When developing a fellowship application, I recommend reaching out to former fellows that have done similar projects or have a similar background to yours. They can give you project ideas, tips on the application process and interviews, and can often introduce you directly to potential host institutions. Also, we found from talking to hundreds of fellowship winners and seekers that connections with former fellows during the application process is one of the key differences between people who win fellowships and people who don’t.
If you’re lucky, the fellowship organization will have a database of fellowship alumni that you can use to find relevant alumni and make contacts. If not, reach out to the fellowship staff and politely ask if there are fellowship alumni they can connect you to. Provide them some of your overarching ideas for a fellowship project proposal, and request contacts of fellows who have worked in similar fields and completed the fellowship in the last five years. Also ask to be connected to one fellow from the current or latest class, whether or not they work in your field. They will have the best insights on the current application process and selection committee.
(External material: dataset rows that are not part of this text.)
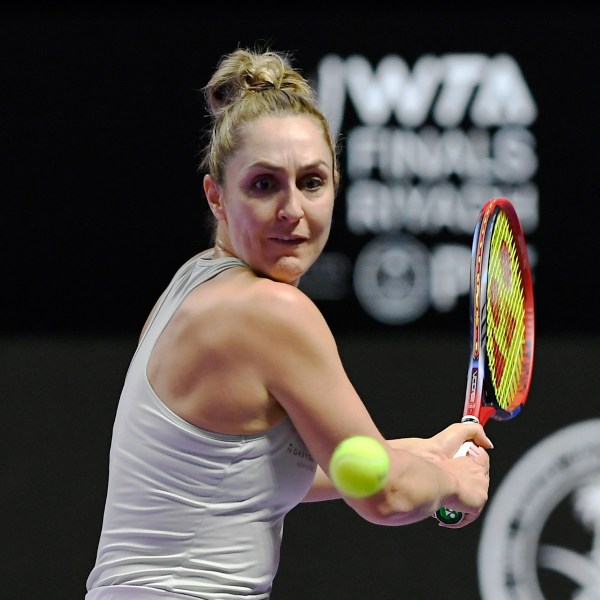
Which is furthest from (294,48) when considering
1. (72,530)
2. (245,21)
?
(72,530)

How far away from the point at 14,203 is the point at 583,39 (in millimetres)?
1902

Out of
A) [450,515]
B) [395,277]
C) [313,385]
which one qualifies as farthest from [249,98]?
[395,277]

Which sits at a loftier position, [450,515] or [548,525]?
[450,515]

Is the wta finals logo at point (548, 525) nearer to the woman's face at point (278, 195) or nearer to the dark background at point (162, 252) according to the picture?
the dark background at point (162, 252)

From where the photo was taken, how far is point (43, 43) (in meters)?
4.33

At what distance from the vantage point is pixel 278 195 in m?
2.23

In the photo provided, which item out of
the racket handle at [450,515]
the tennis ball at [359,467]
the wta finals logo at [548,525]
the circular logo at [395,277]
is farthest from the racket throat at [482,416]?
the wta finals logo at [548,525]

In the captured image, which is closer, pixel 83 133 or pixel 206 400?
pixel 206 400

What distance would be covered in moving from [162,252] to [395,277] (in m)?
0.75

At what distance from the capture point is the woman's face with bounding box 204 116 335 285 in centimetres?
222

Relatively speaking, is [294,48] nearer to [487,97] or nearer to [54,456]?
[487,97]

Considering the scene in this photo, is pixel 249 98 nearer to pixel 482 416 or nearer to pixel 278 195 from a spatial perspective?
pixel 278 195

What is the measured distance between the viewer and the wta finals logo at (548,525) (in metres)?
4.30

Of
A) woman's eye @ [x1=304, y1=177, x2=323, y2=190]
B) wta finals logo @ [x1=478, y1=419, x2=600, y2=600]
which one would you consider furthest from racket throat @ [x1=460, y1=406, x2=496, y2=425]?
wta finals logo @ [x1=478, y1=419, x2=600, y2=600]
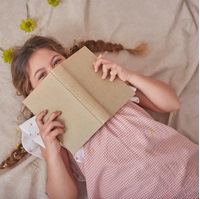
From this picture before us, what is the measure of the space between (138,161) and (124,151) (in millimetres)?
47

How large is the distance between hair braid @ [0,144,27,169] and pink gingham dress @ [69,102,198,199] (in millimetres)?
232

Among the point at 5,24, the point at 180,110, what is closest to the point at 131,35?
the point at 180,110

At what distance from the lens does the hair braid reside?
973mm

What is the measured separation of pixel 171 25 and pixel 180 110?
1.11 feet

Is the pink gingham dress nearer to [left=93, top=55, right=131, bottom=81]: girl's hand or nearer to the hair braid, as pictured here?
[left=93, top=55, right=131, bottom=81]: girl's hand

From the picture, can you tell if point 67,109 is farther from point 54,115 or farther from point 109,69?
point 109,69

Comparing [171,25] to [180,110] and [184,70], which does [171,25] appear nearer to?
[184,70]

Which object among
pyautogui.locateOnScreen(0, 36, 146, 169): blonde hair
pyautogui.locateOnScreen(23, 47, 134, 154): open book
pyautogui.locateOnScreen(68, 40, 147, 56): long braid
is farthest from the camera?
pyautogui.locateOnScreen(68, 40, 147, 56): long braid

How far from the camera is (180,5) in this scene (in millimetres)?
1146

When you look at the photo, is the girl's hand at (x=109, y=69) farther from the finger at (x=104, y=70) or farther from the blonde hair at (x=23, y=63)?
the blonde hair at (x=23, y=63)

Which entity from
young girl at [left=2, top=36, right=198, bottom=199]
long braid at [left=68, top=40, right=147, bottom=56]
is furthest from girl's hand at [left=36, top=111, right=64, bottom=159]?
long braid at [left=68, top=40, right=147, bottom=56]

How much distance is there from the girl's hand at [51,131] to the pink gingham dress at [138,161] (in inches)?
3.5

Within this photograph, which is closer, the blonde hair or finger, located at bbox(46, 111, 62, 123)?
finger, located at bbox(46, 111, 62, 123)

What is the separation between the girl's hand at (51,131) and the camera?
80 cm
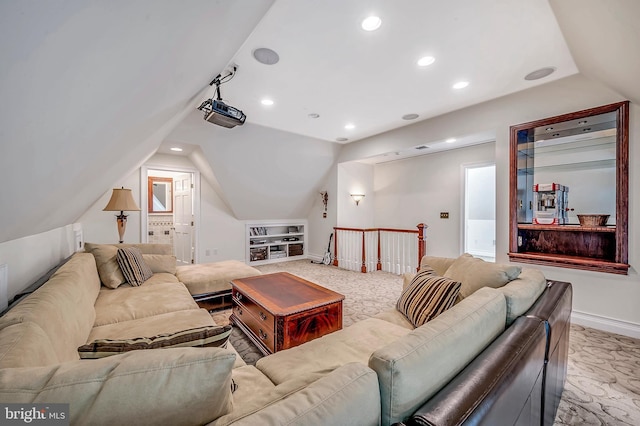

If fellowship staff cannot connect you with alumni, or only provide you with 1 or 2 contacts, other strategies to find former fellows include using LinkedIn advanced search or connecting to the fellowship’s Facebook page, if one exists. You should also try contacting your university’s fellowship office to see if they know of any alumni or faculty who have won the fellowship. If you still only have 1 or 2 contacts, you could ask those fellows to connect you with other fellows.
Former fellows are busy people like everyone else, so before speaking to them, prepare a list of questions. For example:
1) How did you identify a host institution? Did you or any other fellows work on [my topic area] and if yes, who hosted them?
2) What did you propose to do and how specific were you about your approach/methodology/experience, etc. in the application?
3) What was the interview process like? What questions did they ask? What are the selection committee members like? What do you think they look for in a candidate?
4) What do you think gave your application an edge?
If the fellowship alumnus is really friendly and helpful, don’t be afraid to ask them if they would review your essay and/or project proposal. The feedback you can get from people who have actually won the fellowship is arguably the best advice you can get.